| TRY IT |
Make an exact copy of the listing underneath, skipping each picture.

| DATASET EXCERPT |
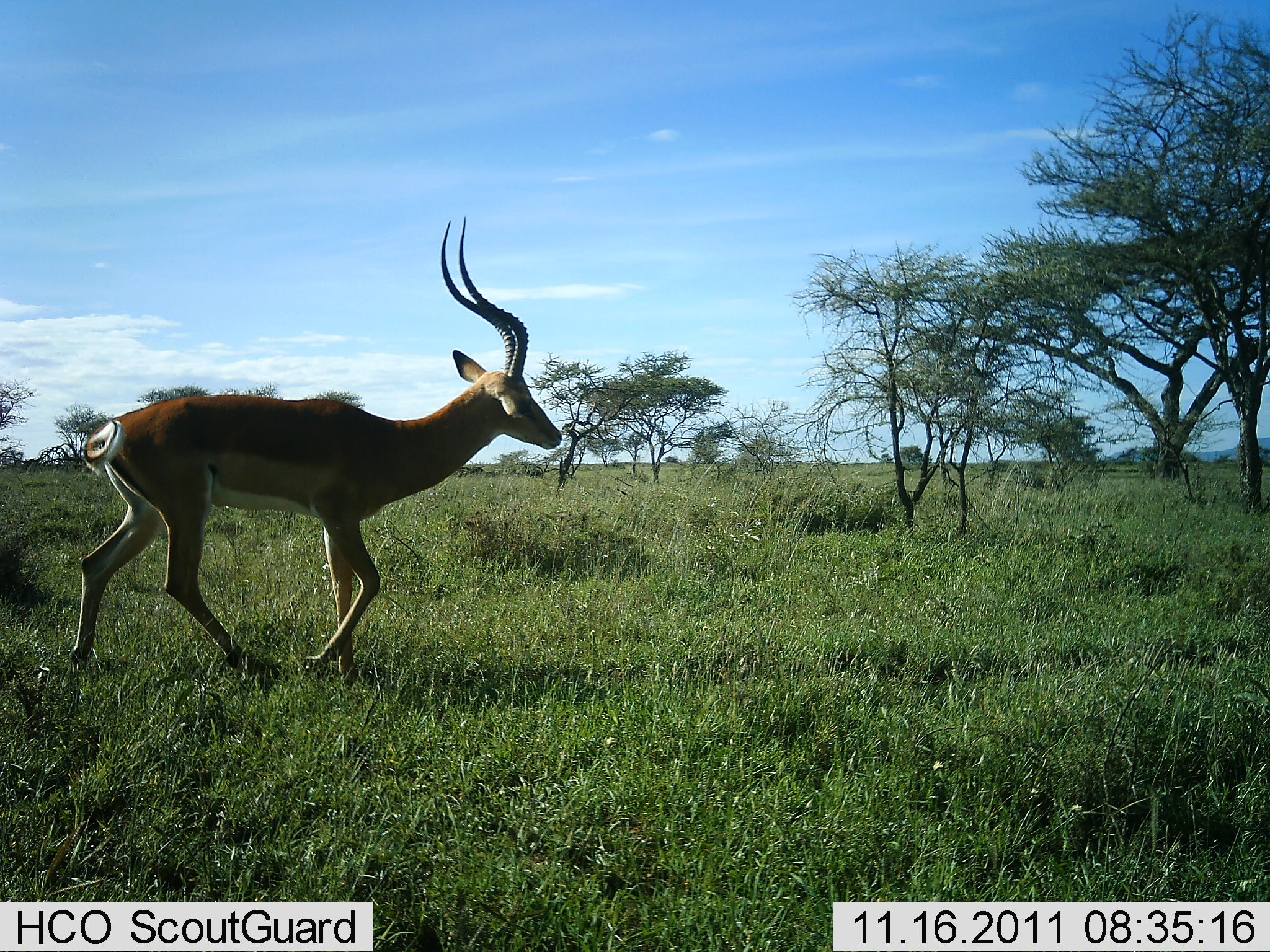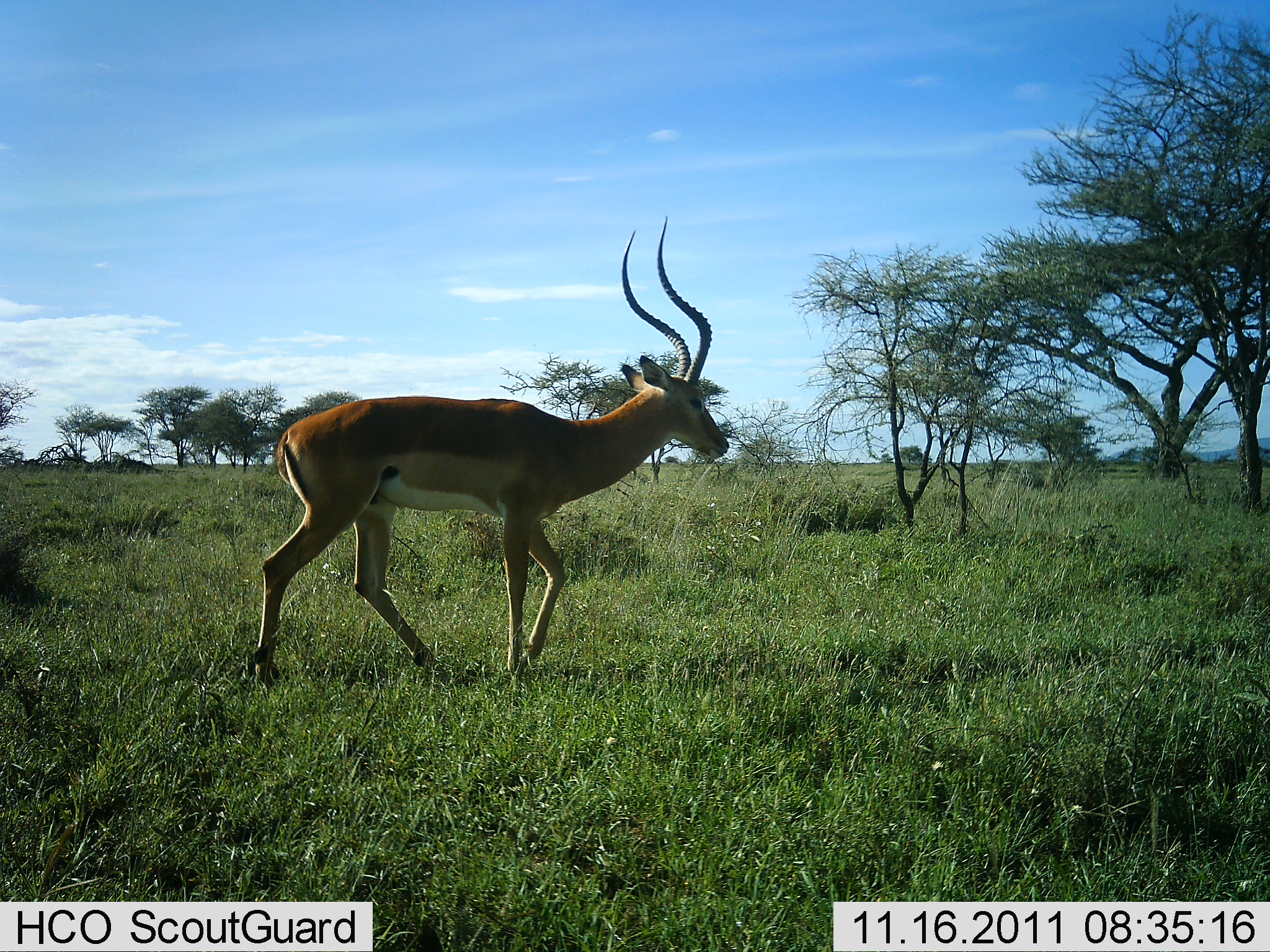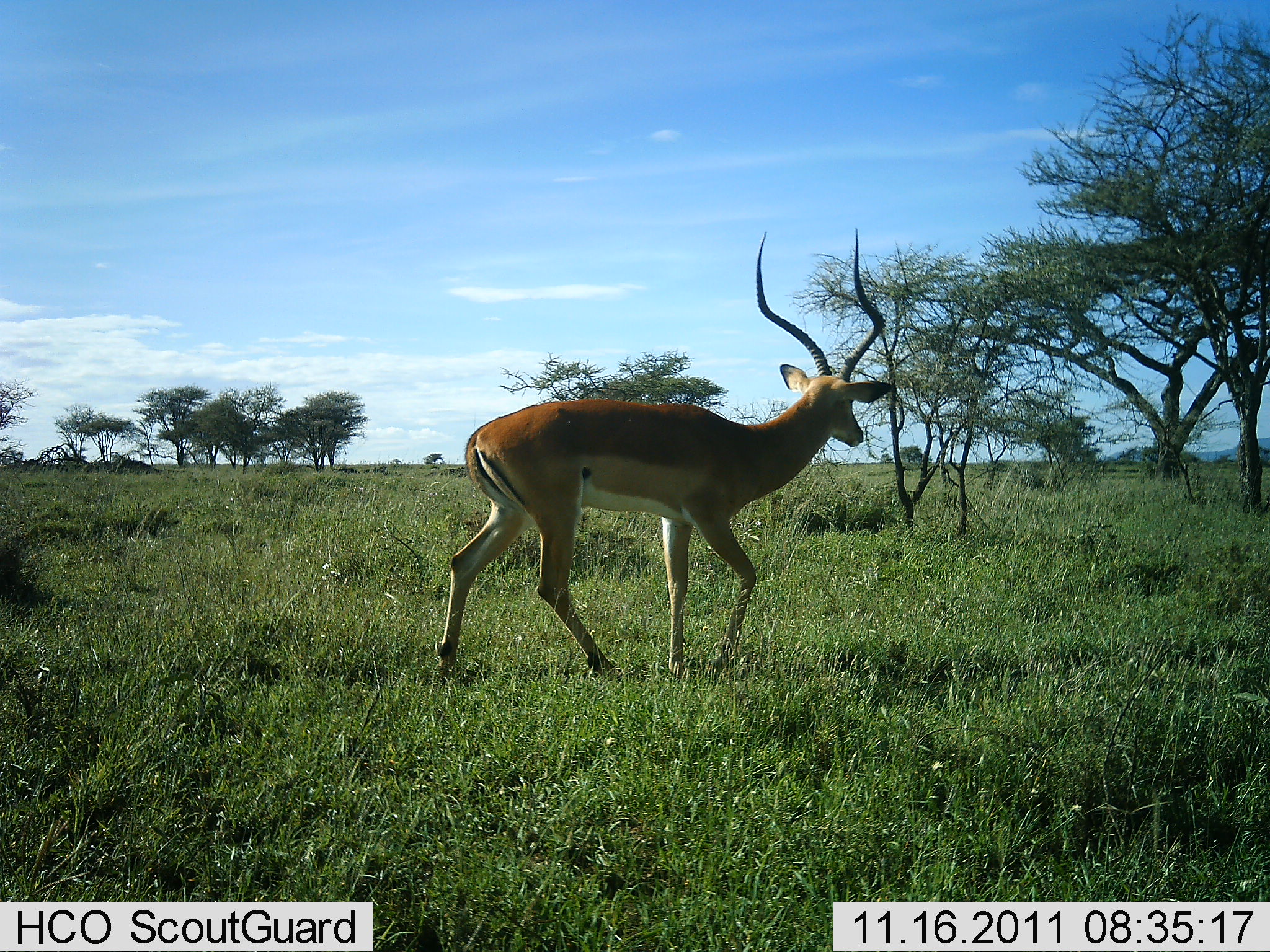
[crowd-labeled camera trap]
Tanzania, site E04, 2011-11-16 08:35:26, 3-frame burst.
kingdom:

| EXERCISE SOLUTION |
[crowd-labeled camera trap]
Tanzania, site E04, 2011-11-16 08:35:26, 3-frame burst.
kingdom:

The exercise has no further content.